* TASK STATEMENT: Report how many lines in the data below contain the string "lens", with case counting, and give only the number.

[Stored records]
━━━━━━
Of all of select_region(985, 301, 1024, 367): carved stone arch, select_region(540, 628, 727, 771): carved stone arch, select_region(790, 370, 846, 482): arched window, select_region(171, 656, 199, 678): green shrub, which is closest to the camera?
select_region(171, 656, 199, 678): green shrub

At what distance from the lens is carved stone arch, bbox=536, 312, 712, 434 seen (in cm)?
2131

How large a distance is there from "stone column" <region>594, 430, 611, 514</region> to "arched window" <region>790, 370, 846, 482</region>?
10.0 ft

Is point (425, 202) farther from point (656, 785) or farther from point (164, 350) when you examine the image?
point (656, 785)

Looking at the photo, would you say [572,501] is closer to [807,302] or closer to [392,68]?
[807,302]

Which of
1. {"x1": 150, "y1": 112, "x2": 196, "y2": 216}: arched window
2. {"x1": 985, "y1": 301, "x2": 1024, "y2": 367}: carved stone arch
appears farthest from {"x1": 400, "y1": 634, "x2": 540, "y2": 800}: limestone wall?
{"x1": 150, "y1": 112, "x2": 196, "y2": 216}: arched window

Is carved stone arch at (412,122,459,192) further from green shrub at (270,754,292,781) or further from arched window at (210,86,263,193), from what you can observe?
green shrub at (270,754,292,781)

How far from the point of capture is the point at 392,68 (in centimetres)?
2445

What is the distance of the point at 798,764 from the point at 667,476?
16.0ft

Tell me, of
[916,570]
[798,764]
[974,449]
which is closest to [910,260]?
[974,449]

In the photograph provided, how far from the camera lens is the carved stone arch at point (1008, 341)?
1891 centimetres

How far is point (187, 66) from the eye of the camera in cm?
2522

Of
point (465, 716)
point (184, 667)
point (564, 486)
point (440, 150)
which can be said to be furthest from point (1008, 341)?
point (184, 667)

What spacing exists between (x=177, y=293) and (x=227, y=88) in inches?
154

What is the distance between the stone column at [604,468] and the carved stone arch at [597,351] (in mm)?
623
━━━━━━
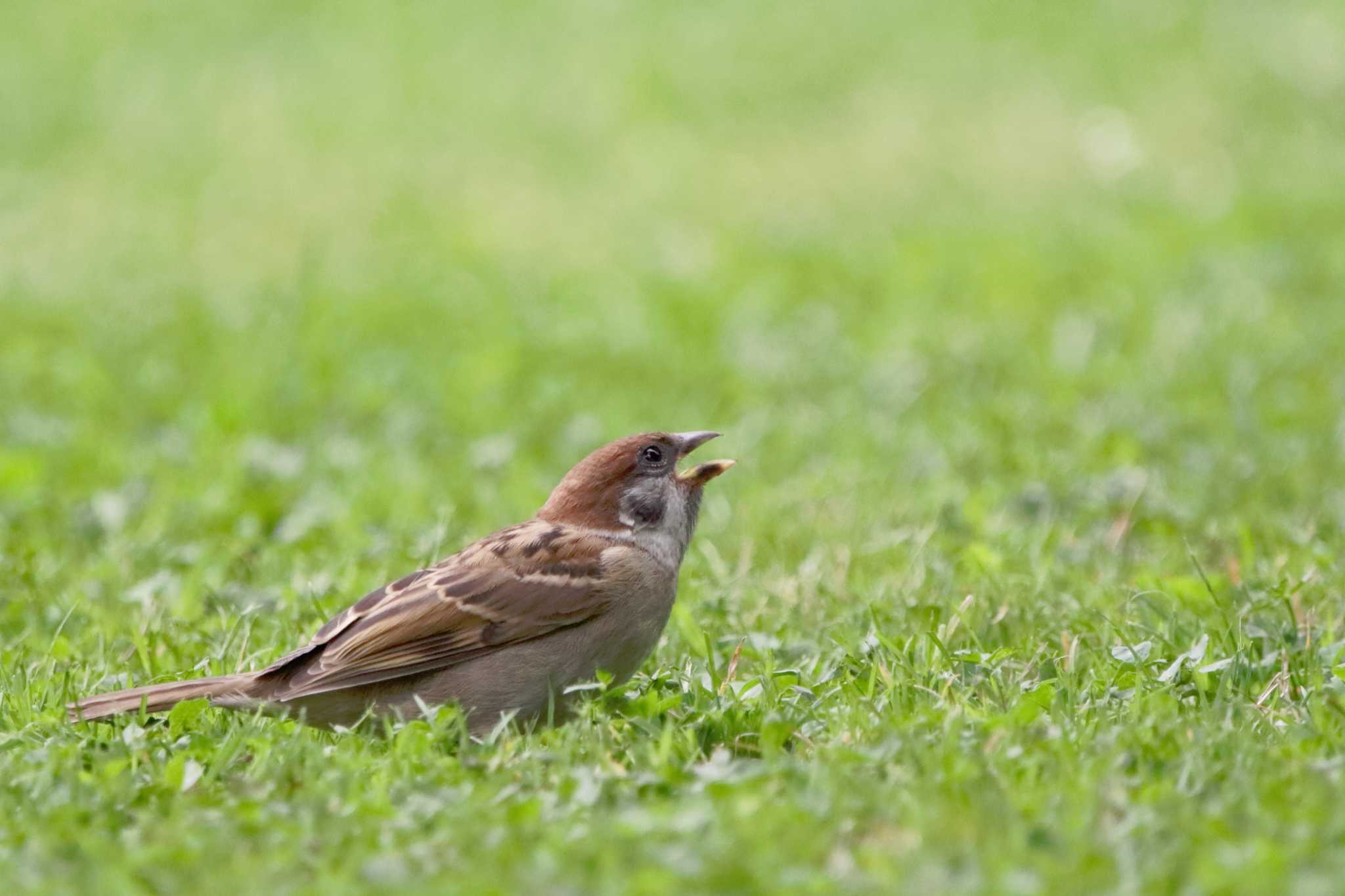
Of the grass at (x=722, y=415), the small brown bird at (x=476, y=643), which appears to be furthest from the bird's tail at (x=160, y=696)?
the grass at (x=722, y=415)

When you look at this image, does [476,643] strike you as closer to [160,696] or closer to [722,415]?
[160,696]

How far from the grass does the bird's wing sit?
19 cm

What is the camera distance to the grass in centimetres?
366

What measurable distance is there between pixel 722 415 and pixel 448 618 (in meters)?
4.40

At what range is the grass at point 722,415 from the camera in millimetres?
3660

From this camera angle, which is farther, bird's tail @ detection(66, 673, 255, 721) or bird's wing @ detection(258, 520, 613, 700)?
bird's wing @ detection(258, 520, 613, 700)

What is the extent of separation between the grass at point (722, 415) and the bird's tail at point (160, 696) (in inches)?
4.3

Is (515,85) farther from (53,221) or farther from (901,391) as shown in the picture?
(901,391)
━━━━━━
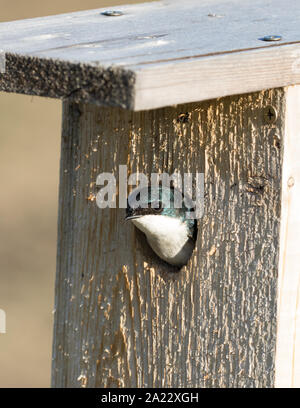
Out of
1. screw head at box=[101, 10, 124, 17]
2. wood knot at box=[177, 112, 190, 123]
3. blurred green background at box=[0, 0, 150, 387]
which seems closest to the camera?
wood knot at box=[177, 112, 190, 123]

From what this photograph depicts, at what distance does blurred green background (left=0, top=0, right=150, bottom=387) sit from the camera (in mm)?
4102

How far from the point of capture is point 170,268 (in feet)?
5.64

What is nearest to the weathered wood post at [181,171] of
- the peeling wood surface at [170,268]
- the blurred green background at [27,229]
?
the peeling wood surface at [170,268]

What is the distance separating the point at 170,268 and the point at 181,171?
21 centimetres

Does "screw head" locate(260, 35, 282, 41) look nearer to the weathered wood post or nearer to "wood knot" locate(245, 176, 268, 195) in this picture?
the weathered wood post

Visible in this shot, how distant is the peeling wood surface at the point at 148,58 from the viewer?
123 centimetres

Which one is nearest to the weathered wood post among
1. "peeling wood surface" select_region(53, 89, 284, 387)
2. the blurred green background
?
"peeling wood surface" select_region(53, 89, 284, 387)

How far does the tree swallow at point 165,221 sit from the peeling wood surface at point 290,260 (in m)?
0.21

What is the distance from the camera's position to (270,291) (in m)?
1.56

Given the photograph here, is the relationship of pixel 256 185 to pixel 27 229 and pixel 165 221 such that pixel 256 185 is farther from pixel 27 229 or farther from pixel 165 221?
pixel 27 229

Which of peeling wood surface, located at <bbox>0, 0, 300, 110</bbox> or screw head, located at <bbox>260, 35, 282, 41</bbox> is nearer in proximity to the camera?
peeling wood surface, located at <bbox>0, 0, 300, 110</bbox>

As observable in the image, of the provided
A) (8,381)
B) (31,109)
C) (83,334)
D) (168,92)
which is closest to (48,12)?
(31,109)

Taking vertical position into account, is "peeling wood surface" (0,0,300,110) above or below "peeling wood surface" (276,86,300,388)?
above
━━━━━━
* REPLY: 2